On 15.10.23 05:42, Alex Rousskov wrote:
> On 2023-10-14 12:04, Julian Taylor wrote:
>> On 14.10.23 17:40, Alex Rousskov wrote:
>>> On 2023-10-13 16:01, Julian Taylor wrote:
>>>
>>
>> The reproducer uses as single request, the same very thing can be 
>> observed on a very busy squid
> 
> If a busy Squid sends lots of IPC messages between worker and disker, 
> then either there is a Squid bug we do not know about OR that disker is 
> just not as busy as one might expect it to be.
> 
> In Squid v6+, you can observe disker queues using mgr:store_queues cache 
> manager report. In your environment, do those queues always have lots of 
> requests when Squid is busy? Feel free to share (a pointer to) a 
> representative sample of those reports from your busy Squid.
> 
> N.B. Besides worker-disker IPC messages, there are also worker-worker 
> cache synchronization IPC messages. They also have the same "do not send 
> IPC messages if the queue has some pending items already" optimization.
> 

I checked the queues running with the configuration from my initial mail 
with workers increase and the queues are generally low, around 1-10 
items in the queue when sending around 100 parallel requests reading 
about 100mb data files. Here is a sample: https://dpaste.com/8SLNRW5F8
Also with the higher request rate than the single curl the majority of 
work throughput was more than doubled by increasing the blocksize.

How are the queues supposed to look like on a busy squid that is not 
spending a large portion of its time doing notify IPC?
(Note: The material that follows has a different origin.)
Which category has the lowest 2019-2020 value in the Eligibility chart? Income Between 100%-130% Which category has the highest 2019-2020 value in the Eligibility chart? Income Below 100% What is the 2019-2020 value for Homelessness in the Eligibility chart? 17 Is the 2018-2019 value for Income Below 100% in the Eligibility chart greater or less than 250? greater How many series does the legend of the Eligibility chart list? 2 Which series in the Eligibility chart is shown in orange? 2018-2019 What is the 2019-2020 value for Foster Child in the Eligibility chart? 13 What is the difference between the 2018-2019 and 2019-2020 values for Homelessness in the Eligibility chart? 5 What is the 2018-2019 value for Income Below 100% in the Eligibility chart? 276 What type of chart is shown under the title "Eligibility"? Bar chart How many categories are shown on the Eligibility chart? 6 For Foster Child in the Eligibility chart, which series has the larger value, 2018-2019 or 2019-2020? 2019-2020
Increasing the parallel requests does decrease the amount of overhead 
but its still pretty large, I measured about 10%-30% cpu overhead with 
100 parallel requests served from cache in the worker and disker
Here a snipped of a profile:
--22.34%--JobDialer<AsyncJob>::dial(AsyncCall&)
    |
    |--21.19%--Ipc::UdsSender::start()
    |       |
    |        --21.13%--Ipc::UdsSender::write()
    |           |
    |           |--16.12%--Ipc::UdsOp::conn()
    |           |          |
    |           |           --15.84%--comm_open_uds(int, int, 
sockaddr_un*, int)
    |           |                |--1.70%--commSetCloseOnExec(int)
    |           |                 --1.56%--commSetNonBlocking(int)
   ...
--12.98%--comm_close_complete(int)

Clearing and constructing the large Ipc::TypedMsgHdr is also very 
noticeable.

That the overhead and maximum throughput is so low for not so busy 
squids (say 1-10 requests per second but requests on average > 1MiB) is 
imo also a reason for concern and could be improved.
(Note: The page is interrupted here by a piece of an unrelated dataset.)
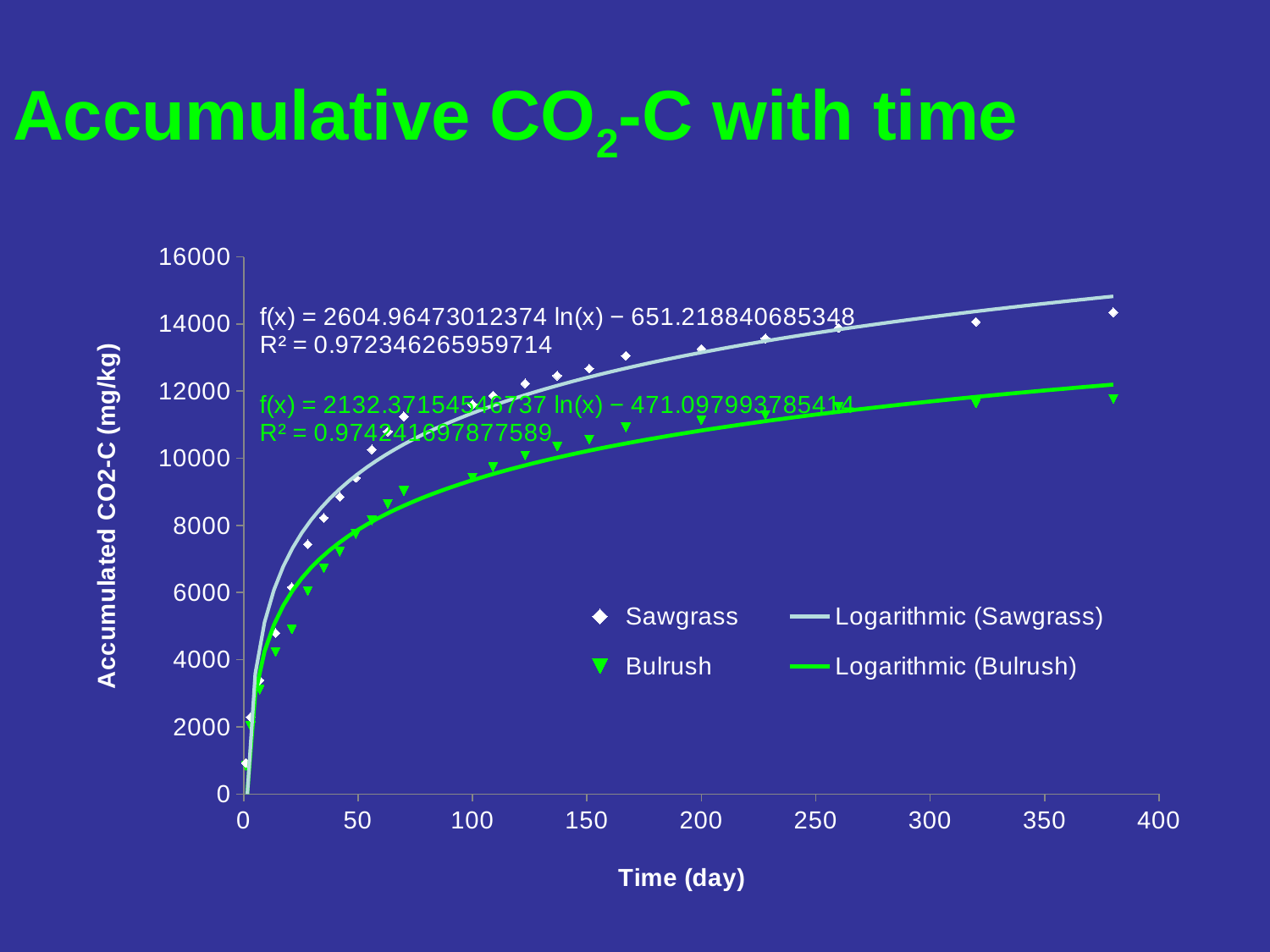
Do the accumulated CO2-C values rise or fall as time increases? Rise What is the label of the x axis? Time (day) Which series reaches higher accumulated CO2-C values, Sawgrass or Bulrush? Sawgrass Is the Sawgrass value at about day 380 greater or less than 12000 mg/kg? greater How many entries does the chart legend list? 4 Is the Bulrush value at about day 50 greater or less than 10000 mg/kg? less What kind of chart is shown on the slide? Scatter chart Is the Bulrush value at about day 380 greater or less than 10000 mg/kg? greater What is the maximum value shown on the y axis? 16000 What is the R² value shown for the Sawgrass logarithmic fit? 0.972346265959714 What is the R² value shown for the Bulrush logarithmic fit? 0.974241697877589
If I understand the way it works correctly e.g. the worker when it gets 
a request splits it into 4k blocks and enqueues read requests into the 
ipc queue and if the queue is empty it emits a notify ipc so the disker 
starts popping from the queue.

On large requests that are answered immediately from the disker the 
problem seems to be that the queue is mostly empty and it sends an ipc 
ping pong for each 4k block.

So my though was when the request is larger than 4k enqueue multiple 
pending reads in the worker and only notify after a certain amount has 
been added to the queue, vice versa in the disker.
So I messed around a bit trying to reduce the notifications by delaying 
the Notify call in src/DiskIO/IpcIo/IpcIoFile.cc for larger requests but 
it ended up blocking after the first queue push with no notify. If I 
understand the queue correctly this is due to the reader requires a 
notify to initially start and and simply pushing multiple read requests 
onto the queue without notifying will not work as trivially as I hoped.

Is this approach feasible or am I misunderstanding how it works?

I also tried to add reusing of the IPC connection between calls so the 
major source of overhead,tearing down and reestablishing the connection, 
is removed but that also turned out difficult as the connections are 
closed in various places and the general complexity of the code.